Saturday, May 11, 2013

Thoughts from Lean Startup Machine Sydney April 2013

I participated in Lean Startup Machine in Sydney in April 2013.  Here are a few things I noticed and thoughts I had...

Three customers

Sebastien Eckersley Maslin, CEO of BlueChilli, talked about his 3 customers concept:

  1. Target Customer: Who has the direct problem you're solving?
  2. Scale Customer: Who deals with your Target Customers in bulk?
  3. Strategic Customer: Who can derive more value from your assets than you can?

This was from the perspective of exit strategy which I generally don't care for.  However, this concept is still interesting if you see this as a way to understand the bigger picture of what happens when a product / service is introduced in a market place.

What's your larger mission?

Jodie Fox, co-founder of Shoes of Prey, pointed out the importance of having a larger mission, even a potentially impossible mission, but one that provides a consistent direction.  For example, for Shoes of Prey this is "Every woman deserves a perfect shoe".  This was in response to a few teams that had "pivoted" to perhaps not as interesting concepts.

This reminded me of The Toyota Way and the importance of having a Long-Term Philosophy.

Teach a way of thinking or find another successful startup?

Is the purpose of events like Lean Startup Machine to teach a way of thinking?

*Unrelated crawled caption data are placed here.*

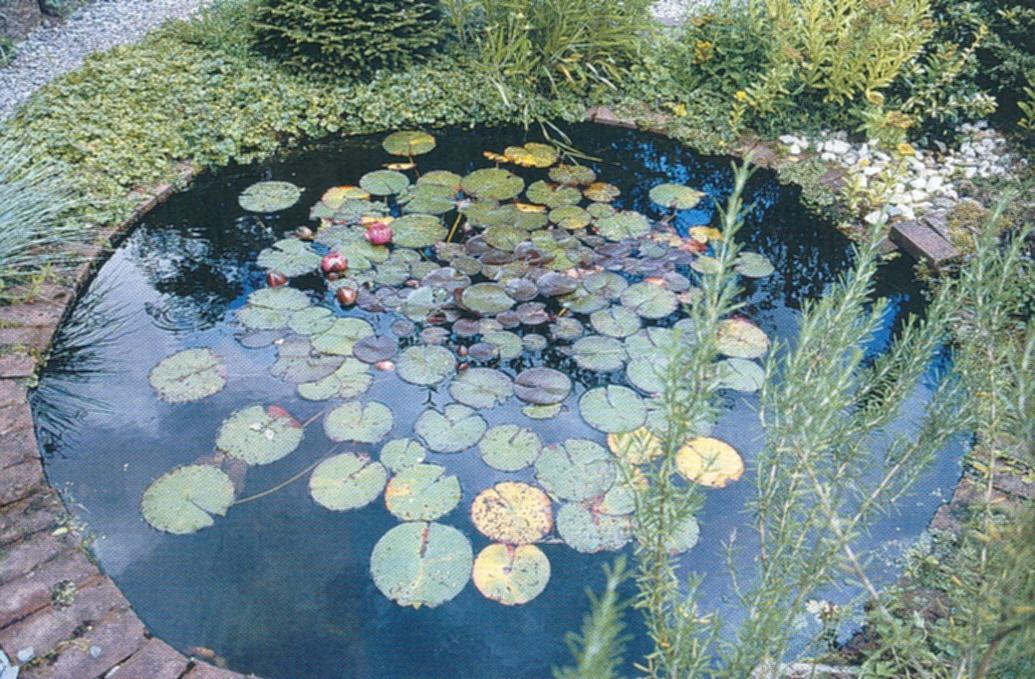 Belevenissen van een tuinkabouter siertuin kleine vijvers for Een vijver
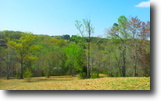 34.26 Gorgeous Acres in Flowery Branch, GA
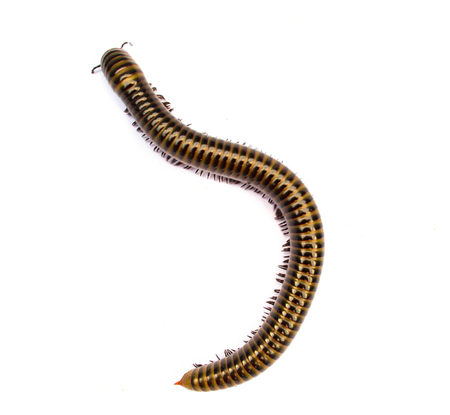 Millipede top view isolate on white background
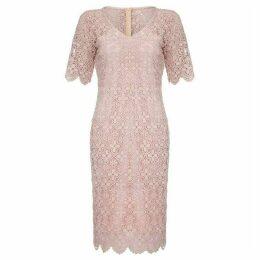 Mela London Curve Floral Lace Bodycon Dress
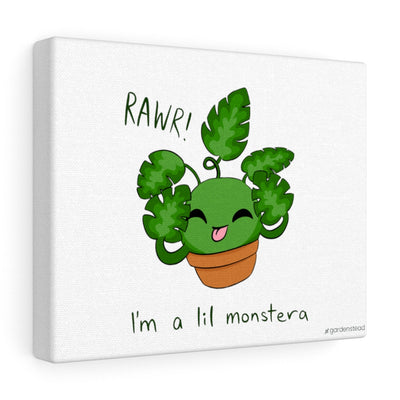 lil monstera canvas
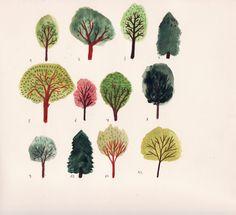 12 trees, by Angela Dalinger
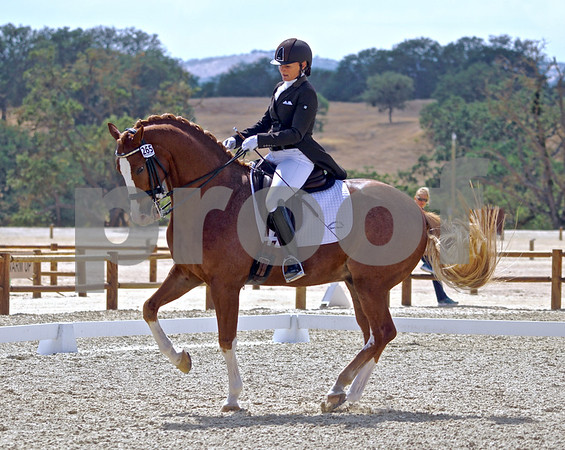 Paso Robles Dressage Show June 2016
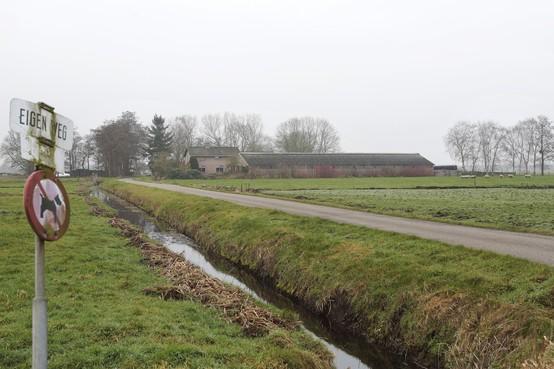 Provincie slaat eerste slag in nieuwe natuur maken: Loosdrechtse familie Meijers verkoopt met gemengde gevoelens agrarisch bedrijf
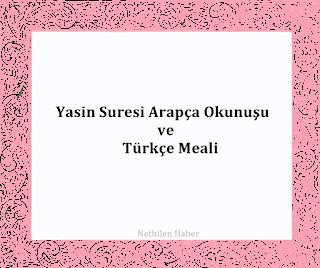 yasin suresi turkce meali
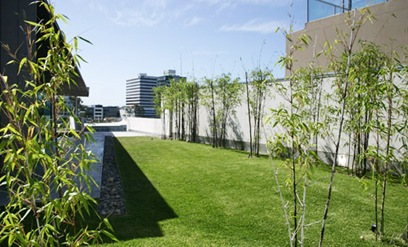 spaces zengarden Events At Cutting Edge Brisbane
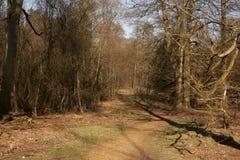 A Walk Throug The Trees Stock Photography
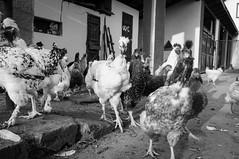 attack! (alxandru555) Tags: bw chicken fuji romania x100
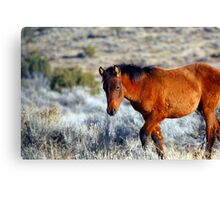 Wild Horses in Nevada #2 Canvas Print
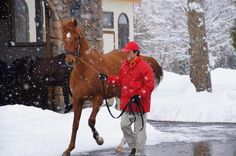 I'll Have Another on stallion parade at the Big Red Farm in Japan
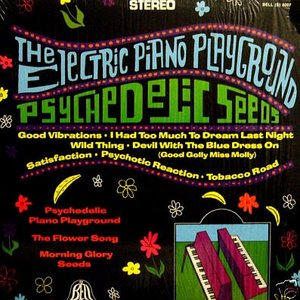 Image for 'Electric Piano Playground'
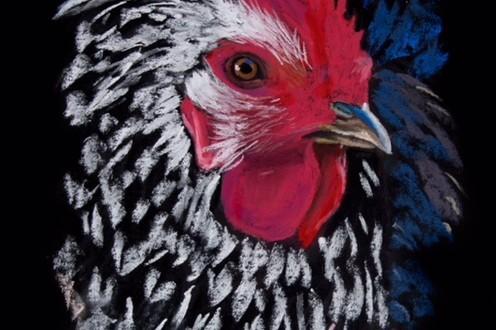 rock rooster head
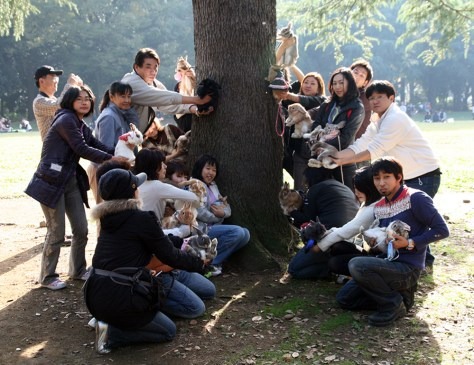 Rabbit owners posing with their rabbits in front of a Ginkgo tree, Yoyogi park, Tokyo, 2010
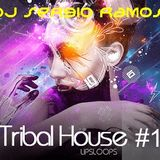 TRIBAL HOUSE #1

Or is it to find another successful startup?  I believe it really should be the former.

Structuring as a competition does not reflect that purpose.

Instead of a competition, the event would focus on teaching concepts, basic assumptions, principles, and tactics like Magic Tests, Concierge MVPs, selling approaches, etc.

Teams would be encouraged to identify problems that could be explored within the context of the event (i.e., on a weekend) AND/OR the event would be scheduled to allow different types of problems to be relevant.

Teams would be smaller so that participants would actually have to attempt all the skills themselves rather than rely on another team member.  Perhaps they would be 1-person teams to ensure that everyone has a direct understanding of what skills you actually need in the real situation, and therefore who you'd want on your team.  People would be exposed explicitly to what their strengths and weaknesses are.

Validation Board or Business Model Canvas?

Lean Startup Machine uses a Validation Board to structure our hypotheses and tests.  The focus is on testing problem-solution fit.  I like the focus of the board, but I miss the bigger picture aspects of the overall business model that you can see with the Business Model Canvas or even the Lean Canvas.  I think I'd rather use either of those to capture the overall business hypothesis and switch to a Validation Board like structure after the riskiest assumption was identified.